### Work instruction
Repeat exactly the lines of the entries below from the one with "ミニマリストユーカリプトゥスグリーン結婚式招待状 招待状 (スタンド正面)" through the one with "EAT•SLEEP•PLAY PINK N", both ends included, and nothing else.

══ The records ══

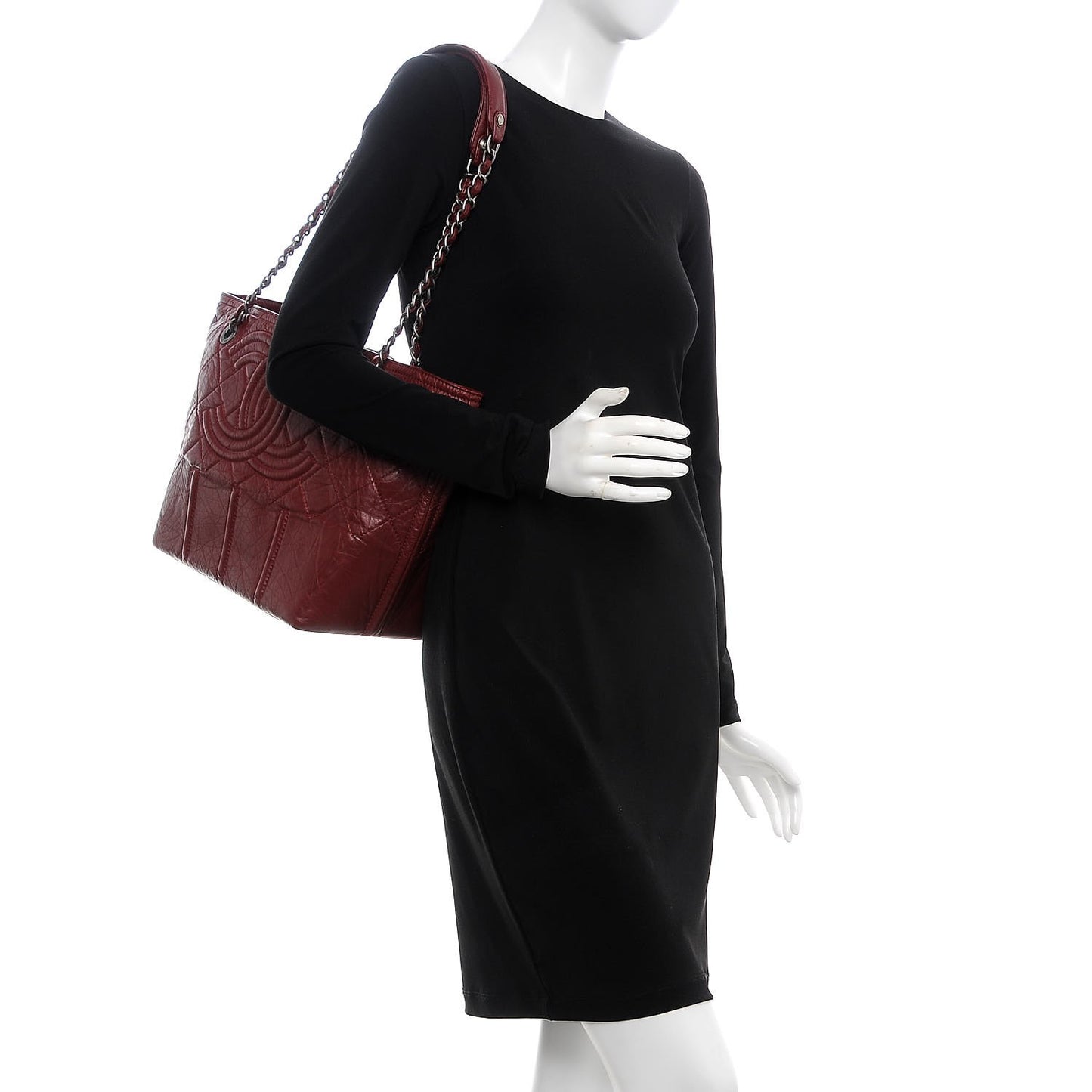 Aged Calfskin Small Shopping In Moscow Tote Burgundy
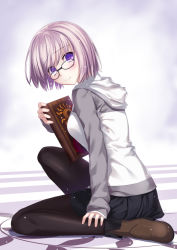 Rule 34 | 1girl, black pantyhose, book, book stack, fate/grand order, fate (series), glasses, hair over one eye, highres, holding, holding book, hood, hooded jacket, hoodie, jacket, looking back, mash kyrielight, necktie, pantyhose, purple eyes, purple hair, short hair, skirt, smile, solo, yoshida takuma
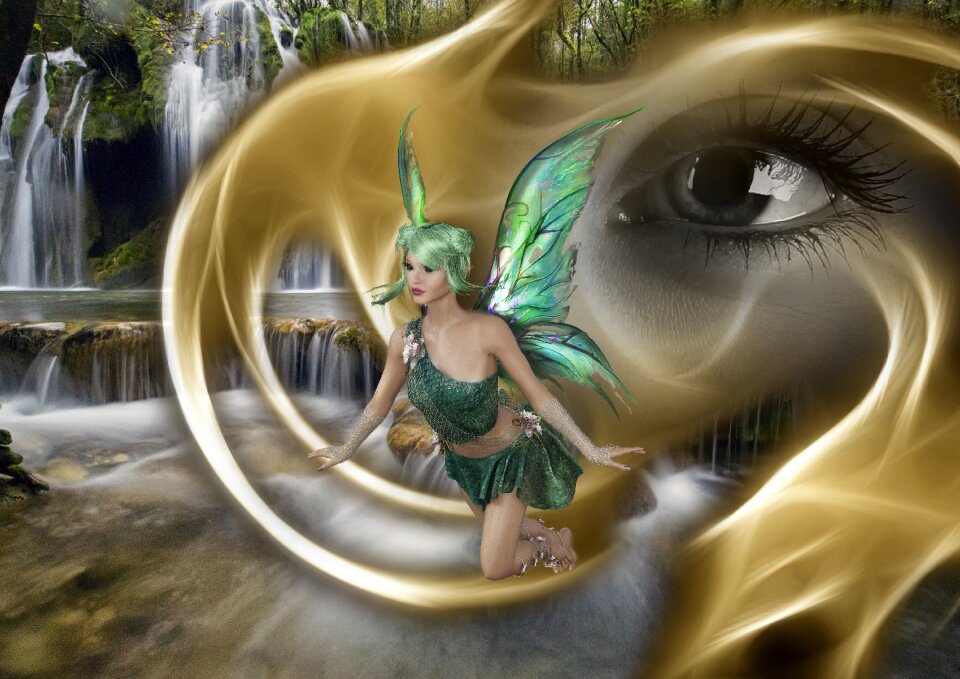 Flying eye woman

═══
══ The records ══

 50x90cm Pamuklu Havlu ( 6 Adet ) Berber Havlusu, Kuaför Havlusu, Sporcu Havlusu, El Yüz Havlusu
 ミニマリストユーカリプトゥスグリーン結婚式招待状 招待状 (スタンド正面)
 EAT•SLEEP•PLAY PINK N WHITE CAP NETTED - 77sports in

═══

### Output for this exercise
 ミニマリストユーカリプトゥスグリーン結婚式招待状 招待状 (スタンド正面)
 EAT•SLEEP•PLAY PINK N WHITE CAP NETTED - 77sports in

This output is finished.